Please reproduce the records word for word, from the line containing "What is the measure" through the line containing "3403 millimetres", with both of those lines included.

-.-.-

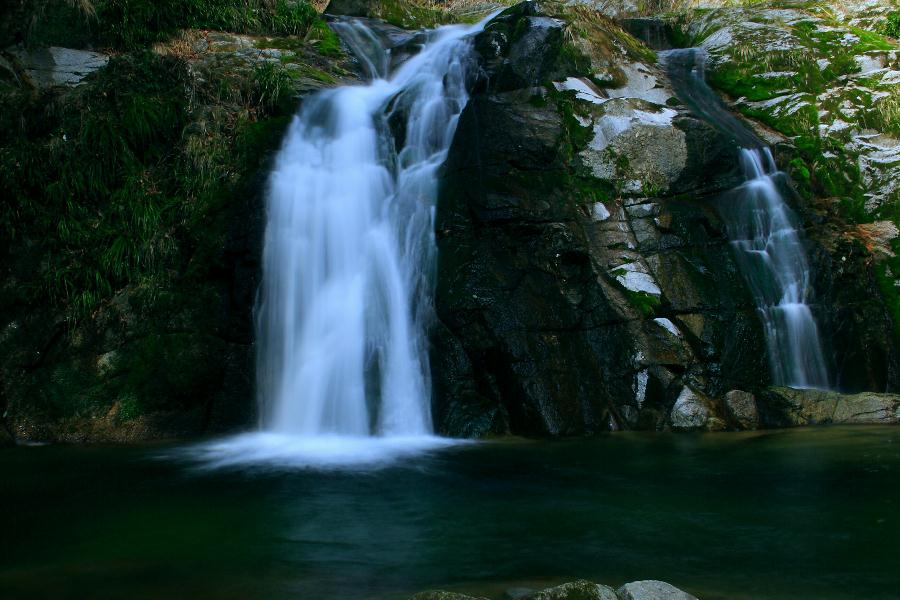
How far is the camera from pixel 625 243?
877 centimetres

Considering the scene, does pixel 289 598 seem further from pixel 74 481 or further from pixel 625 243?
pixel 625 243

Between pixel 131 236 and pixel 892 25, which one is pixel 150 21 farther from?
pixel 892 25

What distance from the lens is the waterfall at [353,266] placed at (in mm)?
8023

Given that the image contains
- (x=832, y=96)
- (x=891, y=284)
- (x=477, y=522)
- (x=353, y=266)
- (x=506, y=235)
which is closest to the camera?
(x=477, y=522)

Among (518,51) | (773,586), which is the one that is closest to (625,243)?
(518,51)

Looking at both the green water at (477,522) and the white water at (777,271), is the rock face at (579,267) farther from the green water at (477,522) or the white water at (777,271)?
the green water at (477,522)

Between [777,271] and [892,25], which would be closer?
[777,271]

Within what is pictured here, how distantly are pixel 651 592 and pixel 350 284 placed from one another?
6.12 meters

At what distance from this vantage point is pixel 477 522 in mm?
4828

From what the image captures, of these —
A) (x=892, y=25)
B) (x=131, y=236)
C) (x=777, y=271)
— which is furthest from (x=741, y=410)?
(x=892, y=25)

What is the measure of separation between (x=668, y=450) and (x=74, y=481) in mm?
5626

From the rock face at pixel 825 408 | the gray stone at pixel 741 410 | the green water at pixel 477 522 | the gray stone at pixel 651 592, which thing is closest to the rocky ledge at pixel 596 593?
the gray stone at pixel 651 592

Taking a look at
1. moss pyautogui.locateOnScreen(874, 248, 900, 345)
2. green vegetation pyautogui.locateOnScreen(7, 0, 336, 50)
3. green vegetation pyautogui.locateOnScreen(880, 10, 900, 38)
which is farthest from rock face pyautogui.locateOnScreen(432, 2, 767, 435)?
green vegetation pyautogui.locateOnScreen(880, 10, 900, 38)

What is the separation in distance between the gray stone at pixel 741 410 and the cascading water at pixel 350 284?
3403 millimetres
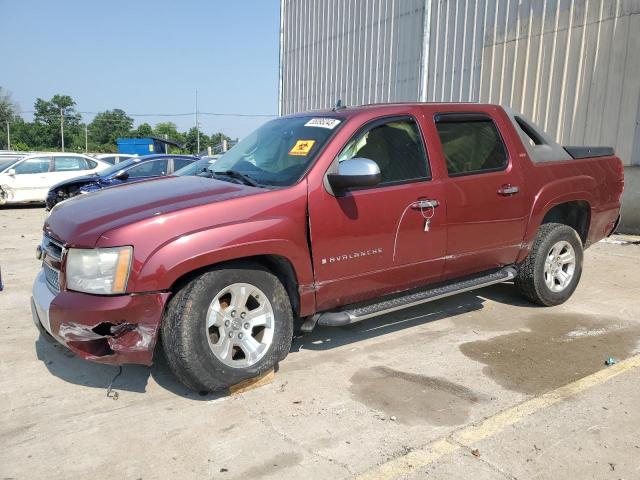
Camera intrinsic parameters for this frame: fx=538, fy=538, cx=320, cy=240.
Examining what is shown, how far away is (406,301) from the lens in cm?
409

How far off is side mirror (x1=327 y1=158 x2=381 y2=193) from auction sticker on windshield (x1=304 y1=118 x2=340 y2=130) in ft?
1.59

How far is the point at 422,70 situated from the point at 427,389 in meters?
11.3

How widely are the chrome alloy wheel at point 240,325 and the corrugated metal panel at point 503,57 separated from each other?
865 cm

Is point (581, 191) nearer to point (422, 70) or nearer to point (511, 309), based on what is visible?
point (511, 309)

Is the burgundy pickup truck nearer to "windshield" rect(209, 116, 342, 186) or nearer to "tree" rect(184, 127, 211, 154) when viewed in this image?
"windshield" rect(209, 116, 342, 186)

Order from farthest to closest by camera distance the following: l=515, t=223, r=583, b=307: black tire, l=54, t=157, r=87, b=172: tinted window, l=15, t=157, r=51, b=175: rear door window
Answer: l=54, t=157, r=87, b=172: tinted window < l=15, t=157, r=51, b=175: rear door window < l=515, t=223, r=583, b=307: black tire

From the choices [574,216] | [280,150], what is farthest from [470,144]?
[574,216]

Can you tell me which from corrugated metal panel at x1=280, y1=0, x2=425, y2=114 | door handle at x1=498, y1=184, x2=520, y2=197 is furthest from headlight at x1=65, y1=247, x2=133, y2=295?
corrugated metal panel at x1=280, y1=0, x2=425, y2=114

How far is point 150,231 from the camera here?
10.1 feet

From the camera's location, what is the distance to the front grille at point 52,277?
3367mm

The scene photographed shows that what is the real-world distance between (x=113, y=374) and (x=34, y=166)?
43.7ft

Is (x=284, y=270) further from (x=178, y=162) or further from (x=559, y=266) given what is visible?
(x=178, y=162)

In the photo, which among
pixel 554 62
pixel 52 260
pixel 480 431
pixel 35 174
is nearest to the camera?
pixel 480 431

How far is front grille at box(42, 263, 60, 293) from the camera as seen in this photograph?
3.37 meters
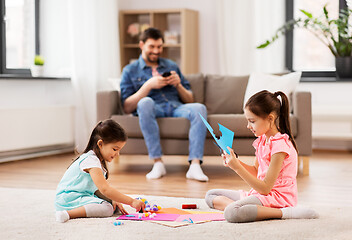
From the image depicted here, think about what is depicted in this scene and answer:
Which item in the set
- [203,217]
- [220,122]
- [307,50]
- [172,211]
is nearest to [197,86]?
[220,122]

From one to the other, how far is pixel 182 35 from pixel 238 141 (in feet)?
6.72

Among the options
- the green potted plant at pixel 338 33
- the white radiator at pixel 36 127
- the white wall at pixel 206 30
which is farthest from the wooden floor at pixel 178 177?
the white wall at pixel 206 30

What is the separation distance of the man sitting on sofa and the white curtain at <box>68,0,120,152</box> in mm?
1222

-.-.-

__THE RESULT__
What is the measure of separation between (x=668, y=450) and (x=74, y=481) in mm?
5626

From the rock face at pixel 825 408 | the gray stone at pixel 741 410 | the green water at pixel 477 522 | the gray stone at pixel 651 592, which thing is closest to the rocky ledge at pixel 596 593?
the gray stone at pixel 651 592

Taking a look at
1. moss pyautogui.locateOnScreen(874, 248, 900, 345)
2. green vegetation pyautogui.locateOnScreen(7, 0, 336, 50)
3. green vegetation pyautogui.locateOnScreen(880, 10, 900, 38)
which is farthest from rock face pyautogui.locateOnScreen(432, 2, 767, 435)?
green vegetation pyautogui.locateOnScreen(880, 10, 900, 38)

What is the separation in distance between the gray stone at pixel 741 410 and the cascading water at pixel 350 284?
3403 millimetres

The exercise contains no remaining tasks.